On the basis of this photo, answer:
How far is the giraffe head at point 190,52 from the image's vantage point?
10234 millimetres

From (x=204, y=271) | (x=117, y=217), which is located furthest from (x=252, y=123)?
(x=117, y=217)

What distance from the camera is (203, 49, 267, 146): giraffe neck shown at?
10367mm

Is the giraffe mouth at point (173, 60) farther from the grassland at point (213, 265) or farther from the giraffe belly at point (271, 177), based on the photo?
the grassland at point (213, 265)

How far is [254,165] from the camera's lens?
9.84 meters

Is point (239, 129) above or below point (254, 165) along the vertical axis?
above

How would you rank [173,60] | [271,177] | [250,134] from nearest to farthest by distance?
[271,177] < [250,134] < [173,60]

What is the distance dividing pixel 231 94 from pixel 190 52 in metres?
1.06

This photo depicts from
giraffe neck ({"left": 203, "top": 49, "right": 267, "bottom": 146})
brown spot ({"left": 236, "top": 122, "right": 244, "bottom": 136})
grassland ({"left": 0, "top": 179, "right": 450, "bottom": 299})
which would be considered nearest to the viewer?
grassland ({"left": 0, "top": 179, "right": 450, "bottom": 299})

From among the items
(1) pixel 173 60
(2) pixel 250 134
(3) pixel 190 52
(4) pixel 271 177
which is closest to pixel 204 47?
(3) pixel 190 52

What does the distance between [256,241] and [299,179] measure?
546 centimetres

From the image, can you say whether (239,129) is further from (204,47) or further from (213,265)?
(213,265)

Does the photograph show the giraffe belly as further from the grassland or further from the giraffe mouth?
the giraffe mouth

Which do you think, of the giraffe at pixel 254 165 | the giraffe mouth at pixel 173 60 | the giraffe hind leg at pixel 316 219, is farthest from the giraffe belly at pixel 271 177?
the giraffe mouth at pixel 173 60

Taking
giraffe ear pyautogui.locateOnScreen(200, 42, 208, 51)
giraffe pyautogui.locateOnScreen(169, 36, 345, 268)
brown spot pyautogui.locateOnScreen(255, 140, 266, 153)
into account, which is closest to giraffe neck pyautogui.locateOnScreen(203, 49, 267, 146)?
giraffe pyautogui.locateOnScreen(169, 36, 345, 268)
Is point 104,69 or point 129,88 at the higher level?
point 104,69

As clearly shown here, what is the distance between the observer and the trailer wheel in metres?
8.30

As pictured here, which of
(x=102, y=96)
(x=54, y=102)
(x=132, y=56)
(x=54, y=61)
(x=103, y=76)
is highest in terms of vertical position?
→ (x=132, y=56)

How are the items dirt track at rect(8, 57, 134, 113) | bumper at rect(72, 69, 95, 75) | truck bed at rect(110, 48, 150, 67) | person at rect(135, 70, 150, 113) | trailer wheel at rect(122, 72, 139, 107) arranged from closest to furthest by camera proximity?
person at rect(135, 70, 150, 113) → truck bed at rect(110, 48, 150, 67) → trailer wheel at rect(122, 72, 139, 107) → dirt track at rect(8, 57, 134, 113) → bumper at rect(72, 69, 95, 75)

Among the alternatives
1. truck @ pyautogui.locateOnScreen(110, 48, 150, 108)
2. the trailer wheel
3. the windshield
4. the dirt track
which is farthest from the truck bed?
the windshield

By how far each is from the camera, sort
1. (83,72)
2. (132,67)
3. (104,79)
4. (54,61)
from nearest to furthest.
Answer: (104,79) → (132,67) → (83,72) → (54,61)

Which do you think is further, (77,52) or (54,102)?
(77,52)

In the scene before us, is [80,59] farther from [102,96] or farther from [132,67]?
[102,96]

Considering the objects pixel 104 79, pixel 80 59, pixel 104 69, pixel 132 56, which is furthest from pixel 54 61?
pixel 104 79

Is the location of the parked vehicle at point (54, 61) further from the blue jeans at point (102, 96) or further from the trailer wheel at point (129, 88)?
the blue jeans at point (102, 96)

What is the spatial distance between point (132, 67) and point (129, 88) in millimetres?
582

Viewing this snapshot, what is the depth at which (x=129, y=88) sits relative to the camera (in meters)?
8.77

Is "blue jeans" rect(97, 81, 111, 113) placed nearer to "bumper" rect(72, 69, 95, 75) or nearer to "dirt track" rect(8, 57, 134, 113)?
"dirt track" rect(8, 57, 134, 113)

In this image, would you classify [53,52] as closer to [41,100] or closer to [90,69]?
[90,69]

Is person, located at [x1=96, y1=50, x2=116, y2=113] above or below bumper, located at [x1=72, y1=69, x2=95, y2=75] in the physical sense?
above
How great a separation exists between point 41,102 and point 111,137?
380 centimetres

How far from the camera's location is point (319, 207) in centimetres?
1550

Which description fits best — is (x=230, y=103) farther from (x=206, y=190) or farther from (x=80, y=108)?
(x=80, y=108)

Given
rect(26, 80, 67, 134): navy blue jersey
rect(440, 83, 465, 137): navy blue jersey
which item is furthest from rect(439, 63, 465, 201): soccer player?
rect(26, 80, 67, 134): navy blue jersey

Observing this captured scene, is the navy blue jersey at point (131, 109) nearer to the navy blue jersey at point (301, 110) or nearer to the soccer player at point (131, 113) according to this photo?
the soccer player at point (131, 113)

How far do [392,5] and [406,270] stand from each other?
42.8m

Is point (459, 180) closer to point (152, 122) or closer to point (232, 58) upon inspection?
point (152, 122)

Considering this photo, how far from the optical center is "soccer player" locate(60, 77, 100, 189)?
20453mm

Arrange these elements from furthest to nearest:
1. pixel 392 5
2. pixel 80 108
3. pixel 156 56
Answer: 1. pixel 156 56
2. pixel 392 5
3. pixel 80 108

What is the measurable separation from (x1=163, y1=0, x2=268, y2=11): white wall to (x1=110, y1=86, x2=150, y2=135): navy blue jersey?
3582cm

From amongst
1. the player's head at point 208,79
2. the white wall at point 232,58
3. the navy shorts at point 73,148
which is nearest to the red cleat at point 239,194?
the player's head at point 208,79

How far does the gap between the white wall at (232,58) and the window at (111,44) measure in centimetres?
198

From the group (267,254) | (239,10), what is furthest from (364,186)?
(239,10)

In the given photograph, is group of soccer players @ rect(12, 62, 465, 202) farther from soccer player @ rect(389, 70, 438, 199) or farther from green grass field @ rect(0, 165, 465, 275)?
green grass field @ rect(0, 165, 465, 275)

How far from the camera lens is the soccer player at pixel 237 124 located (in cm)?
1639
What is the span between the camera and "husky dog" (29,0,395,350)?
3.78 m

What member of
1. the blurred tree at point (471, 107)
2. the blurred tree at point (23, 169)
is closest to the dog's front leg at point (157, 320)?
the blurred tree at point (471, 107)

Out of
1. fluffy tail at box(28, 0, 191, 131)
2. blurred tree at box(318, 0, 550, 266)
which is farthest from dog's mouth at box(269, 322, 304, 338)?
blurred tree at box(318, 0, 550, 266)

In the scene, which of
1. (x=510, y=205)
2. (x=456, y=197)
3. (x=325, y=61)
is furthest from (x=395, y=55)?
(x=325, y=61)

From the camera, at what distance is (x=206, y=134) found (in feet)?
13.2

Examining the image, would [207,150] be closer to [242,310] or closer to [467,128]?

^^^^^^^^

### Exercise instructions
Above are the records; retype every one exactly.

### Solution for this task
On the basis of this photo, answer:
How far is the giraffe head at point 190,52 from the image's vantage point?
10234 millimetres

From (x=204, y=271) | (x=117, y=217), which is located furthest from (x=252, y=123)?
(x=117, y=217)

What distance from the camera is (203, 49, 267, 146): giraffe neck shown at?
10367mm

Is the giraffe mouth at point (173, 60) farther from the grassland at point (213, 265) or farther from the giraffe belly at point (271, 177), based on the photo?
the grassland at point (213, 265)

How far is [254,165] from the camera's lens?
9.84 meters

Is point (239, 129) above or below point (254, 165) along the vertical axis?
above

How would you rank [173,60] | [271,177] | [250,134] from nearest to farthest by distance?
[271,177] < [250,134] < [173,60]

What is the distance dividing pixel 231 94 from pixel 190 52 in metres?
1.06

This photo depicts from
giraffe neck ({"left": 203, "top": 49, "right": 267, "bottom": 146})
brown spot ({"left": 236, "top": 122, "right": 244, "bottom": 136})
grassland ({"left": 0, "top": 179, "right": 450, "bottom": 299})
which would be considered nearest to the viewer?
grassland ({"left": 0, "top": 179, "right": 450, "bottom": 299})

From among the items
(1) pixel 173 60
(2) pixel 250 134
(3) pixel 190 52
(4) pixel 271 177
which is closest to pixel 204 47?
(3) pixel 190 52

What does the distance between [256,241] and [299,179] measure?
546 centimetres

From the image, can you say whether (239,129) is further from (204,47) or further from (213,265)?
(213,265)

Does the photograph show the giraffe belly as further from the grassland or further from the giraffe mouth?
the giraffe mouth

Which do you think, of the giraffe at pixel 254 165 | the giraffe mouth at pixel 173 60 | the giraffe hind leg at pixel 316 219, is farthest from the giraffe belly at pixel 271 177?
the giraffe mouth at pixel 173 60

Taking
giraffe ear pyautogui.locateOnScreen(200, 42, 208, 51)
giraffe pyautogui.locateOnScreen(169, 36, 345, 268)
brown spot pyautogui.locateOnScreen(255, 140, 266, 153)
into account, which is closest to giraffe neck pyautogui.locateOnScreen(203, 49, 267, 146)?
giraffe pyautogui.locateOnScreen(169, 36, 345, 268)
Is point 104,69 or point 129,88 at the higher level?
point 104,69

As clearly shown here, what is the distance between the observer and the trailer wheel in metres?
8.30

As pictured here, which of
(x=102, y=96)
(x=54, y=102)
(x=132, y=56)
(x=54, y=61)
(x=103, y=76)
is highest in terms of vertical position?
→ (x=132, y=56)

How are the items dirt track at rect(8, 57, 134, 113) | bumper at rect(72, 69, 95, 75) | truck bed at rect(110, 48, 150, 67) | person at rect(135, 70, 150, 113) | trailer wheel at rect(122, 72, 139, 107) arranged from closest to furthest by camera proximity?
person at rect(135, 70, 150, 113) → truck bed at rect(110, 48, 150, 67) → trailer wheel at rect(122, 72, 139, 107) → dirt track at rect(8, 57, 134, 113) → bumper at rect(72, 69, 95, 75)

Among the alternatives
1. truck @ pyautogui.locateOnScreen(110, 48, 150, 108)
2. the trailer wheel
3. the windshield
4. the dirt track
which is farthest from the truck bed?
the windshield

By how far each is from the camera, sort
1. (83,72)
2. (132,67)
3. (104,79)
4. (54,61)
from nearest to furthest.
Answer: (104,79) → (132,67) → (83,72) → (54,61)

Which do you think is further, (77,52) or (54,102)?
(77,52)

In the scene before us, is [80,59] farther from [102,96] or farther from [132,67]?
[102,96]

Considering the objects pixel 104 79, pixel 80 59, pixel 104 69, pixel 132 56, which is furthest from pixel 54 61?
pixel 104 79

Is the location of the parked vehicle at point (54, 61) further from the blue jeans at point (102, 96) or further from the trailer wheel at point (129, 88)?
the blue jeans at point (102, 96)

What is the spatial distance between point (132, 67) and point (129, 88) in millimetres?
582

Viewing this snapshot, what is the depth at which (x=129, y=88) sits relative to the camera (in meters)?
8.77

Is "blue jeans" rect(97, 81, 111, 113) placed nearer to "bumper" rect(72, 69, 95, 75) or nearer to "dirt track" rect(8, 57, 134, 113)?
"dirt track" rect(8, 57, 134, 113)

In this image, would you classify [53,52] as closer to [41,100] or closer to [90,69]?
[90,69]

Is person, located at [x1=96, y1=50, x2=116, y2=113] above or below bumper, located at [x1=72, y1=69, x2=95, y2=75] in the physical sense?
above
How great a separation exists between point 41,102 and point 111,137?
380 centimetres

How far from the camera's location is point (319, 207) in centimetres?
1550

Which description fits best — is (x=230, y=103) farther from (x=206, y=190) or farther from (x=80, y=108)?
(x=80, y=108)

Given
rect(26, 80, 67, 134): navy blue jersey
rect(440, 83, 465, 137): navy blue jersey
which item is furthest from rect(439, 63, 465, 201): soccer player?
rect(26, 80, 67, 134): navy blue jersey

Observing this captured scene, is the navy blue jersey at point (131, 109) nearer to the navy blue jersey at point (301, 110) or nearer to the soccer player at point (131, 113) according to this photo?
the soccer player at point (131, 113)

How far do [392,5] and [406,270] stand from each other?
42.8m

Is point (459, 180) closer to point (152, 122) or closer to point (232, 58) upon inspection?
point (152, 122)

Considering this photo, how far from the optical center is "soccer player" locate(60, 77, 100, 189)?
20453mm

Arrange these elements from furthest to nearest:
1. pixel 392 5
2. pixel 80 108
3. pixel 156 56
Answer: 1. pixel 156 56
2. pixel 392 5
3. pixel 80 108

What is the measurable separation from (x1=163, y1=0, x2=268, y2=11): white wall to (x1=110, y1=86, x2=150, y2=135): navy blue jersey?
3582cm

From amongst
1. the player's head at point 208,79
2. the white wall at point 232,58
3. the navy shorts at point 73,148
which is nearest to the red cleat at point 239,194?
the player's head at point 208,79

How far does the gap between the white wall at (232,58) and the window at (111,44) measure in centimetres?
198

From the group (267,254) | (239,10), what is furthest from (364,186)?
(239,10)

In the given photograph, is group of soccer players @ rect(12, 62, 465, 202) farther from soccer player @ rect(389, 70, 438, 199) or farther from green grass field @ rect(0, 165, 465, 275)?
green grass field @ rect(0, 165, 465, 275)

How far from the camera lens is the soccer player at pixel 237 124 located (in cm)?
1639
What is the span between the camera and "husky dog" (29,0,395,350)?
3.78 m

What member of
1. the blurred tree at point (471, 107)
2. the blurred tree at point (23, 169)
is closest to the dog's front leg at point (157, 320)?
the blurred tree at point (471, 107)

Out of
1. fluffy tail at box(28, 0, 191, 131)
2. blurred tree at box(318, 0, 550, 266)
which is farthest from dog's mouth at box(269, 322, 304, 338)?
blurred tree at box(318, 0, 550, 266)

In the scene, which of
1. (x=510, y=205)
2. (x=456, y=197)
3. (x=325, y=61)
is furthest from (x=395, y=55)?
(x=325, y=61)

From the camera, at what distance is (x=206, y=134) found (in feet)?
13.2

Examining the image, would [207,150] be closer to [242,310] or closer to [467,128]?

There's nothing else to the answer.